[Opening Passage shown section]

Instructing the client

The WorldsAway2.4 client, which is the only one we're really interested in, was born in the days of Windows 3. Back then, Windows wasn't your computer's operating system, it was just one of several graphical program managers that would run on top of the real operating system, DOS, be it MS-DOS, PC-DOS or others. As such, the mechanisms for launching programmes were limited.  The facility to "run" a document, but have Windows automatically launch the relevant application, and load your document into it was pretty new:  Previously, under DOS, you fired up your copy of WordPerfect or Lotus 1-2-3 or whatever, and then used its options to open your file. Most applications were beginning to accept an initial data file to open as a parameter on the command line, but it wasn't always a given: You couldn't just run a data file; DOS didn't know what to do with it. This was, however, the mechanism this new-fangled Microsoft Windows leveraged to run documents.  By introducing a file-association table, linking files ending, say, ". TXT" to Notepad, it could turn clicking on the document into instead firing up notepad with the file you actually clicked on as a passed parameter. Notepad would then go open the file and show it to you.

This became a useful means to specify options to any program. The file passed might never be shown to the user, but would instead configure the associated application based on its contents. 

And this is how the WorldsAway client works. When you selected, within the CompuServe service, that you wanted to enter WorldsAway, what it did was actually send you a file called somethingiforgot.iv - the iv standing for InterVerse, the name of the technology Fujitsu created. Windows tried to run this, found a file association linked to wa32.exe, which had been added when you installed the client, and ran that instead, passing the iv file as a parameter. The client then connected to Fujitsu's servers and in the world you were. 

So what's in the iv, InterVerse, file? Very little, it turns out. Here's one-

[Connect Info]

This is an original file, apart from changing the CompuServe ID. As you can see, it mostly consists of the server address and ports that the client needs to connect to, and the username and password it should use when it does.

[Closing Passage shown section]
[Opening Excerpted data section]

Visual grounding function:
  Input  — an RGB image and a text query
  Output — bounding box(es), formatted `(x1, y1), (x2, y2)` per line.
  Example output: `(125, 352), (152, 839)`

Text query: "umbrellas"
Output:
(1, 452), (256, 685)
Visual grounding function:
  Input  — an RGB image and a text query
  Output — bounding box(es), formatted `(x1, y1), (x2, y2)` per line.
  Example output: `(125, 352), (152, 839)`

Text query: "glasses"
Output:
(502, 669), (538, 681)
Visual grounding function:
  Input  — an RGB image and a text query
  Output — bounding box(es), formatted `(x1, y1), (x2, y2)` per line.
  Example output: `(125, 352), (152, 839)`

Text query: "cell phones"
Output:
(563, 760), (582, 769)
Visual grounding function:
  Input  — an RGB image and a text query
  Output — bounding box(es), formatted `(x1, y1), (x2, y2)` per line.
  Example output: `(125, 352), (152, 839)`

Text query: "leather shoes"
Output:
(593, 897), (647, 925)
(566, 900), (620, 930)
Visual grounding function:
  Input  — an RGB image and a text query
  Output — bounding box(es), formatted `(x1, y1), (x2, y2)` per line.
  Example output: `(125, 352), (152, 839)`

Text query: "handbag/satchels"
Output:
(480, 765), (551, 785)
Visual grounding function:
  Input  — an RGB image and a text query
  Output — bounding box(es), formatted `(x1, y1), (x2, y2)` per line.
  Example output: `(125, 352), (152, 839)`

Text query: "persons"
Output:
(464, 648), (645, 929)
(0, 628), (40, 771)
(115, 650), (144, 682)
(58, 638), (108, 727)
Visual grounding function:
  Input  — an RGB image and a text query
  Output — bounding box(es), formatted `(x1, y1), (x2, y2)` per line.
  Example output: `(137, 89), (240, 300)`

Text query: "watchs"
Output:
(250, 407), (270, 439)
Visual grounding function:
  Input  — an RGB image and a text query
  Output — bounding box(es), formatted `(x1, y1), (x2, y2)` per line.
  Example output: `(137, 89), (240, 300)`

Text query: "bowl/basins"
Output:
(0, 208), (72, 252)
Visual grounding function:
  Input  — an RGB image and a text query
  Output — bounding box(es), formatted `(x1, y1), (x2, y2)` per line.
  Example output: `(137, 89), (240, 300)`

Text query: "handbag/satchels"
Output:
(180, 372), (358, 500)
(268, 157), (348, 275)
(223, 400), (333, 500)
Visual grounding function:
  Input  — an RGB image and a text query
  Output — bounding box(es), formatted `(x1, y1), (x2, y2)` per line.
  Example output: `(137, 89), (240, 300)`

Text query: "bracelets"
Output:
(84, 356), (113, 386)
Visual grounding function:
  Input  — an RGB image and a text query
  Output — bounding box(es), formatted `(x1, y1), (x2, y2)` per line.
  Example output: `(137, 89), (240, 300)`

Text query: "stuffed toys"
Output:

[Closing Excerpted data section]

Please transcribe the passage on the WorldsAway client between "This became a" and "world you were.", inclusive.

This became a useful means to specify options to any program. The file passed might never be shown to the user, but would instead configure the associated application based on its contents. 

And this is how the WorldsAway client works. When you selected, within the CompuServe service, that you wanted to enter WorldsAway, what it did was actually send you a file called somethingiforgot.iv - the iv standing for InterVerse, the name of the technology Fujitsu created. Windows tried to run this, found a file association linked to wa32.exe, which had been added when you installed the client, and ran that instead, passing the iv file as a parameter. The client then connected to Fujitsu's servers and in the world you were.